This might be a silly question but I just can't seem to figure out why the sentence:

'The adviser is our father'

Translates to:

'Der Berater ist unser Vater.'

It appears to me that 'unser' should be 'unseren' because the possesive pronoun refers to a masculine noun in the accusative case.

Thank you :)

November 12, 2012



I am sure many can give you a much better answer, but in general when you use "sein" verb, your "object" is actually used at Nominativ. I can tell you that this is different from the logic in Latin, where this would be Accusative, as you'd like it to be. The reason behind it is that you are not referring to an object, or there is no action directed to the object. When you use "to be" you are telling what the object actually IS. So in the German logic this is Nominativ. Another way of looking at it is that you can invert subject and object without upsetting completely the sentence (although it becomes different, obviously). You cannot do the same if you use "haben" or any other verb which requires accusative. Teh oucome would be a non-sense.

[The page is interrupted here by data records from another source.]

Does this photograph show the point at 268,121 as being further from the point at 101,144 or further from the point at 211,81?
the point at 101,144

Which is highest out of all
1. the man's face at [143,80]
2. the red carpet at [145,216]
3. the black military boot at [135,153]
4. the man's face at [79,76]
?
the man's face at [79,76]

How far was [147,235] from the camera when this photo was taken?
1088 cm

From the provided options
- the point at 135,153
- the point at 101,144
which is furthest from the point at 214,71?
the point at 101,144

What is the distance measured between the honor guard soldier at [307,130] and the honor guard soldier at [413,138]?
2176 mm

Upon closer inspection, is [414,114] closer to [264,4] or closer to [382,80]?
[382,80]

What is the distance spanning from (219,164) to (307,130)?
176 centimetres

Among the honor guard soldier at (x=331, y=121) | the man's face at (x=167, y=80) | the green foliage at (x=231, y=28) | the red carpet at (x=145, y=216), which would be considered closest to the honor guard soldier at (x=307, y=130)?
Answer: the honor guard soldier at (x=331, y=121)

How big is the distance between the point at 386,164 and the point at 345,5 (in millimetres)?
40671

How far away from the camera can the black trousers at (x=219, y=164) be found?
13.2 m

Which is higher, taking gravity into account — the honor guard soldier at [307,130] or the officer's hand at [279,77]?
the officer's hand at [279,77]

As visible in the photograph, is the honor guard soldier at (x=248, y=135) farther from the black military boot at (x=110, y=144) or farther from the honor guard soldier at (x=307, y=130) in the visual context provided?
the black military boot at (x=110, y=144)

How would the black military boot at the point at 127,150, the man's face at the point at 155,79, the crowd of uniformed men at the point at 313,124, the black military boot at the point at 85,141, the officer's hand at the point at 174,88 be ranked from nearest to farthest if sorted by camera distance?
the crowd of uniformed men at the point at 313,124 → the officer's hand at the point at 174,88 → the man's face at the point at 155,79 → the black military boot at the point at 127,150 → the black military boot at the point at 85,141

"I never learned about accusative case in school, (plus other ones I've never heard of) ever, and it gets So complicated and long, that I can''t learn it because it takes too Much time, to process/figure it out."

This might be the worst advise I've ever read on Duolingo. Are you seriously saying you've never heard of the accusative case and find the whole case system not necessary to learn? I agree that it's challenging and complicated to figure out, but saying that therefore one should not learn this essential part of German grammar is truly nonsense.


rstars, I am not sure to understand what you mean with missing words. nwin2 was only confused about the form of the adjective, whether nominative or accusative. German unfortunately is quite complex and it requires you to use the right declination for pronouns and adjectives. German uses cases and you must learn them if you want to speak it correctly. It's difficult, sure. The missing words concept is just confusing here, there is no way you can avoid to use unser(em) in a similar sentence without changin its meaning. French, Spanish, Italian make no difference. Latin languages can omit the use of a personal pronoun, but this is a totally different case.


@pbraiuca: "Marcus pater meus est." In which both Marcus and my father are nominative.


@siebolt: five years in high school studying Latin completely thrown away... You're 100% right. Let's say that in Italian, the closest language to Latin that I speak (it's my mother tongue), pater meus is considered "object", corresponding to the Latin accusative, although there are no declinations in Italian (fortunately).


Thank you so much pbraiuca for the excellent answer. I wish you the best of luck with your studies!